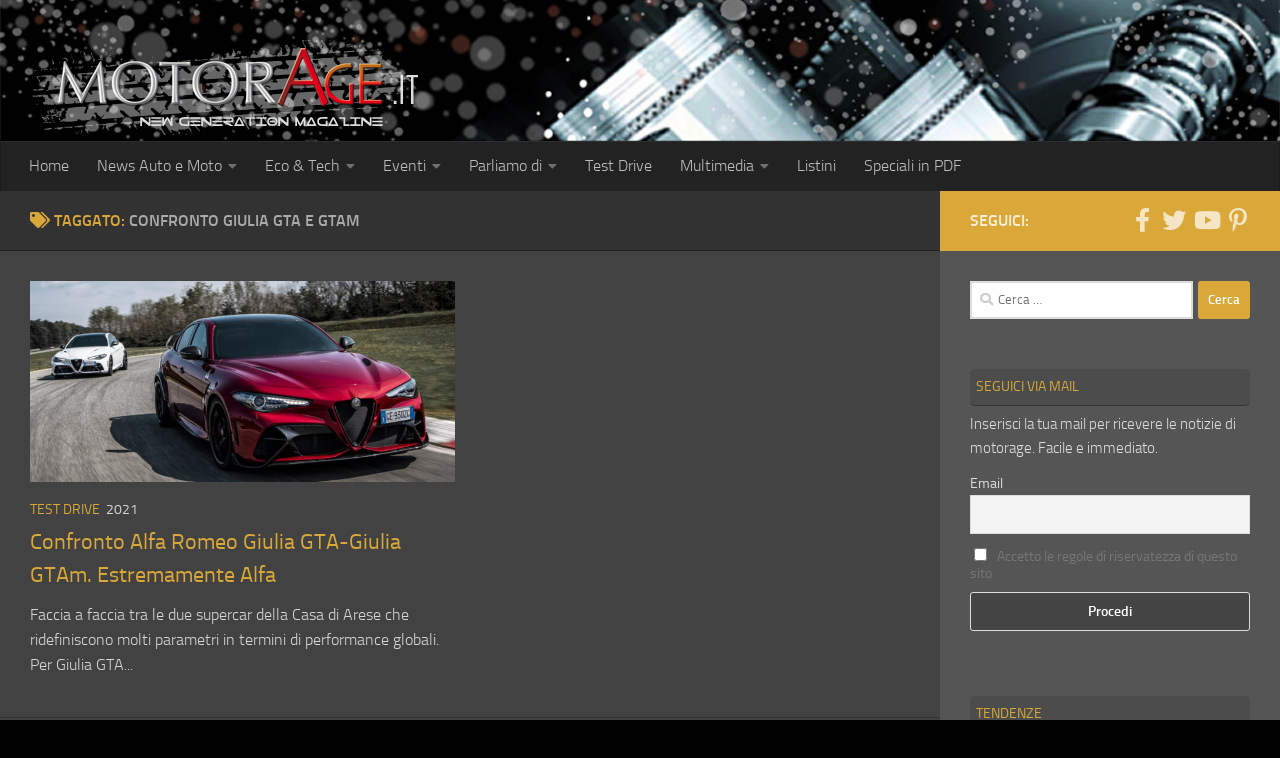

--- FILE ---
content_type: text/html; charset=utf-8
request_url: https://www.google.com/recaptcha/api2/aframe
body_size: 267
content:
<!DOCTYPE HTML><html><head><meta http-equiv="content-type" content="text/html; charset=UTF-8"></head><body><script nonce="mcyxG91UCd31OypJyZofQg">/** Anti-fraud and anti-abuse applications only. See google.com/recaptcha */ try{var clients={'sodar':'https://pagead2.googlesyndication.com/pagead/sodar?'};window.addEventListener("message",function(a){try{if(a.source===window.parent){var b=JSON.parse(a.data);var c=clients[b['id']];if(c){var d=document.createElement('img');d.src=c+b['params']+'&rc='+(localStorage.getItem("rc::a")?sessionStorage.getItem("rc::b"):"");window.document.body.appendChild(d);sessionStorage.setItem("rc::e",parseInt(sessionStorage.getItem("rc::e")||0)+1);localStorage.setItem("rc::h",'1768947559514');}}}catch(b){}});window.parent.postMessage("_grecaptcha_ready", "*");}catch(b){}</script></body></html>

^^^^^^^^

* _Action item_: Please restate the material word for word; the pictures stay out.

* _Task answer_:
--- FILE ---
content_type: text/html; charset=utf-8
request_url: https://www.google.com/recaptcha/api2/aframe
body_size: 267
content:
<!DOCTYPE HTML><html><head><meta http-equiv="content-type" content="text/html; charset=UTF-8"></head><body><script nonce="mcyxG91UCd31OypJyZofQg">/** Anti-fraud and anti-abuse applications only. See google.com/recaptcha */ try{var clients={'sodar':'https://pagead2.googlesyndication.com/pagead/sodar?'};window.addEventListener("message",function(a){try{if(a.source===window.parent){var b=JSON.parse(a.data);var c=clients[b['id']];if(c){var d=document.createElement('img');d.src=c+b['params']+'&rc='+(localStorage.getItem("rc::a")?sessionStorage.getItem("rc::b"):"");window.document.body.appendChild(d);sessionStorage.setItem("rc::e",parseInt(sessionStorage.getItem("rc::e")||0)+1);localStorage.setItem("rc::h",'1768947559514');}}}catch(b){}});window.parent.postMessage("_grecaptcha_ready", "*");}catch(b){}</script></body></html>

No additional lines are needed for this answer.